### Provided text
start

July has been a hectic month in Europe for some CANDELS astronomers. In the last post you heard from Fernando, who did a great job of organising a conference on "Declining Star Formation" at the UK National Astronomy Meeting in St Andrews, before jetting off to Finland for the European Week of Astronomy to discuss how to "Build Elliptical Galaxies" and the "Co-evolution of Galaxies and Black Holes".
After a brief pause for some sea kayaking in the north-west highlands of Scotland, it's back to the summer conference season for me: this week I'm in Leiden in the Netherlands, where we're still talking about supermassive black holes [see the conference website here].
|Taking a much needed break from the conference season|
And it seems there's still a lot to talk about. To summarise the first two days in a nutshell, astronomers don't agree about how the supermassive black holes (SMBHs) that live in the centres of massive galaxies got to be as "supermassive" (i.e. heavy) as they are. The story starts with observations made over 10 years ago, which showed that the mass (i.e. weight) of a SMBH is correlated with the mass of the galaxy in which it lives. [For more info, read about the M-sigma relation here]. So, the more massive the galaxy, the more massive the supermassive black hole in its centre.
The problem is that a correlation between two observables does not necessarily mean they are causally connected. Take a more down to Earth example: it can be shown that as ice cream sales increase, the rate of deaths by drowning increases. If you take this statement at face value and don't stop to think about it, you would naturally conclude that ice cream consumption causes drowning. But of course there is a "hidden variable" that needs to be taken into account: the weather. This is a very appropriate example for the unusually warm temperatures we are enjoying here in the Netherlands this week! Obviously hot weather causes more people to eat ice cream and more people to take a swim, unfortunately sometimes fatally, but probably not while eating their ice cream.
So the problem we are trying to solve is: is there a "causal connection" between galaxy mass and supermassive black hole mass? Or is there a "hidden variable" that causes them both to grow together? Let's look at the two main contenders:
Hidden variable: gravity
|The Mice merger: a collision of massive galaxies with plenty of |
gas in the local Universe. The tails of the Mice are caused
by strong gravitational forces acting on the gas and the stars in the
galaxies as they passed one another for the first time about
two hundred million years ago. The two galaxies will collide in around
700 million years time as gravity finally manages to pull them together.
If both galaxies have supermassive black holes in their centres,
they will merge at the same time. Image Credit:
There are several important forces in physics that attract or repel objects towards or away from each another (I'm sure you can all recall these from your school physics lessons!). Luckily for astronomers interested in how galaxies form and evolve, the only dominant force that acts over large enough distances to be important to galaxies is the force of gravity (ok, this is not quite true, ask a cosmologist about dark energy, but it's not so relevant here). In the early Universe gas was distributed almost, but not completely, homogeneously. Over time, the regions with the highest densities (i.e. amount of mass in a given volume) had the largest gravity force and therefore attracted more gas, making them denser. Stars formed from this gas, and we think that the first black holes must have formed from these first stars. Time keeps progressing, and the regions with the highest densities always have the largest gravity force and always attract more gas, more stars and more black holes. So this looks trivial right? The biggest black holes form in the biggest galaxies, because of gravity.

end

### Tasks and exercises
1. In the blog post on supermassive black holes, in which town is the author attending a conference this week?
2. Decide whether each statement below agrees with the blog post on supermassive black holes. Answer yes or no for each, and quote the deciding words from the blog post.
(a) The conference on "Declining Star Formation" took place at the UK National Astronomy Meeting in St Andrews.
(b) The observations linking the mass of a supermassive black hole to the mass of its galaxy were made about five years ago.
(c) Gravity is the only dominant force that acts over distances large enough to matter to galaxies.

### Source data

start

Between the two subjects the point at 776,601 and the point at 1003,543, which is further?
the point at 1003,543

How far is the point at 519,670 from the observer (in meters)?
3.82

end

### Answers below
1. Leiden, in the Netherlands.

2.
(a) Yes: "organising a conference on "Declining Star Formation" at the UK National Astronomy Meeting in St Andrews"
(b) No: "observations made over 10 years ago"
(c) Yes: "the only dominant force that acts over large enough distances to be important to galaxies is the force of gravity"